# [GIVEN INSTRUCTION]
Set out every line of the records below as a numbered list, skipping blank lines. Leave the pictures out.

##############################

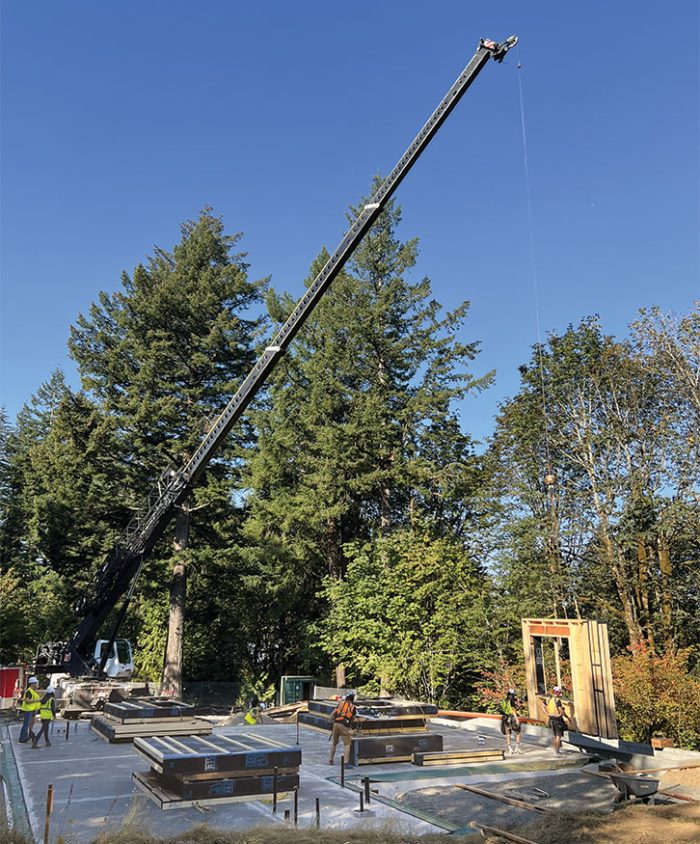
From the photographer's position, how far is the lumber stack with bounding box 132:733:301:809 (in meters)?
9.91

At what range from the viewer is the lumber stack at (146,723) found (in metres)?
16.2

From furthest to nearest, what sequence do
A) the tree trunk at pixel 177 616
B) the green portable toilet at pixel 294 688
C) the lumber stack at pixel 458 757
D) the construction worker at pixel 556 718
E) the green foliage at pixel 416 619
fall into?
the tree trunk at pixel 177 616
the green portable toilet at pixel 294 688
the green foliage at pixel 416 619
the construction worker at pixel 556 718
the lumber stack at pixel 458 757

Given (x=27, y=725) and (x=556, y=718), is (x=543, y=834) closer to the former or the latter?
(x=556, y=718)

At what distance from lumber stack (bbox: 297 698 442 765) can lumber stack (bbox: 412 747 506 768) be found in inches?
15.0

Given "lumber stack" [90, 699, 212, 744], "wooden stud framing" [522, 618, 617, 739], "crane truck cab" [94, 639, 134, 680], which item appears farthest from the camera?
"crane truck cab" [94, 639, 134, 680]

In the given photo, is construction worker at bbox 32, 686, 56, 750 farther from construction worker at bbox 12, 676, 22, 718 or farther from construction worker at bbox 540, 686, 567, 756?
construction worker at bbox 540, 686, 567, 756

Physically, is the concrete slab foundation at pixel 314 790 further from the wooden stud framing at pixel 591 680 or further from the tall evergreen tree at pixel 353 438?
the tall evergreen tree at pixel 353 438

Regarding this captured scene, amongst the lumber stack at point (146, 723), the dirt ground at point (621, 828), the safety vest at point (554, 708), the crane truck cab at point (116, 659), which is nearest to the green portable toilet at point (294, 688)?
the crane truck cab at point (116, 659)

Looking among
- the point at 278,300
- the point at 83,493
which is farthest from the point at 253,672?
the point at 278,300

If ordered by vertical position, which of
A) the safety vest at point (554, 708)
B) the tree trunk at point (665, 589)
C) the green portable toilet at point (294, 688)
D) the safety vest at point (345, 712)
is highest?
the tree trunk at point (665, 589)

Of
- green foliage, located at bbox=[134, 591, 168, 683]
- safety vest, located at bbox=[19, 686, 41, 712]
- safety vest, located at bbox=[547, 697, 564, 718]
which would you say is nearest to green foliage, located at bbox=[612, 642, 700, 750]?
safety vest, located at bbox=[547, 697, 564, 718]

##############################

# [CORRECT ANSWER]
1. From the photographer's position, how far is the lumber stack with bounding box 132:733:301:809 (in meters)?
2. 9.91
3. At what range from the viewer is the lumber stack at (146,723) found (in metres)?
4. 16.2
5. From furthest to nearest, what sequence do
6. A) the tree trunk at pixel 177 616
7. B) the green portable toilet at pixel 294 688
8. C) the lumber stack at pixel 458 757
9. D) the construction worker at pixel 556 718
10. E) the green foliage at pixel 416 619
11. fall into?
12. the tree trunk at pixel 177 616
13. the green portable toilet at pixel 294 688
14. the green foliage at pixel 416 619
15. the construction worker at pixel 556 718
16. the lumber stack at pixel 458 757
17. Given (x=27, y=725) and (x=556, y=718), is (x=543, y=834) closer to the former or the latter?
18. (x=556, y=718)
19. At what distance from lumber stack (bbox: 297 698 442 765) can lumber stack (bbox: 412 747 506 768) be found in inches?
20. 15.0
21. Given "lumber stack" [90, 699, 212, 744], "wooden stud framing" [522, 618, 617, 739], "crane truck cab" [94, 639, 134, 680], which item appears farthest from the camera?
22. "crane truck cab" [94, 639, 134, 680]
23. In the given photo, is construction worker at bbox 32, 686, 56, 750 farther from construction worker at bbox 12, 676, 22, 718 or farther from construction worker at bbox 540, 686, 567, 756?
24. construction worker at bbox 540, 686, 567, 756
25. Physically, is the concrete slab foundation at pixel 314 790 further from the wooden stud framing at pixel 591 680 or further from the tall evergreen tree at pixel 353 438?
26. the tall evergreen tree at pixel 353 438
27. Regarding this captured scene, amongst the lumber stack at point (146, 723), the dirt ground at point (621, 828), the safety vest at point (554, 708), the crane truck cab at point (116, 659), which is nearest to the green portable toilet at point (294, 688)?
28. the crane truck cab at point (116, 659)
29. Looking among
30. - the point at 278,300
31. - the point at 83,493
32. which is farthest from the point at 253,672?
33. the point at 278,300
34. If ordered by vertical position, which of
35. A) the safety vest at point (554, 708)
36. B) the tree trunk at point (665, 589)
37. C) the green portable toilet at point (294, 688)
38. D) the safety vest at point (345, 712)
39. is highest?
40. the tree trunk at point (665, 589)
41. Of
42. - green foliage, located at bbox=[134, 591, 168, 683]
43. - safety vest, located at bbox=[19, 686, 41, 712]
44. - safety vest, located at bbox=[547, 697, 564, 718]
45. which would you say is nearest to green foliage, located at bbox=[612, 642, 700, 750]?
46. safety vest, located at bbox=[547, 697, 564, 718]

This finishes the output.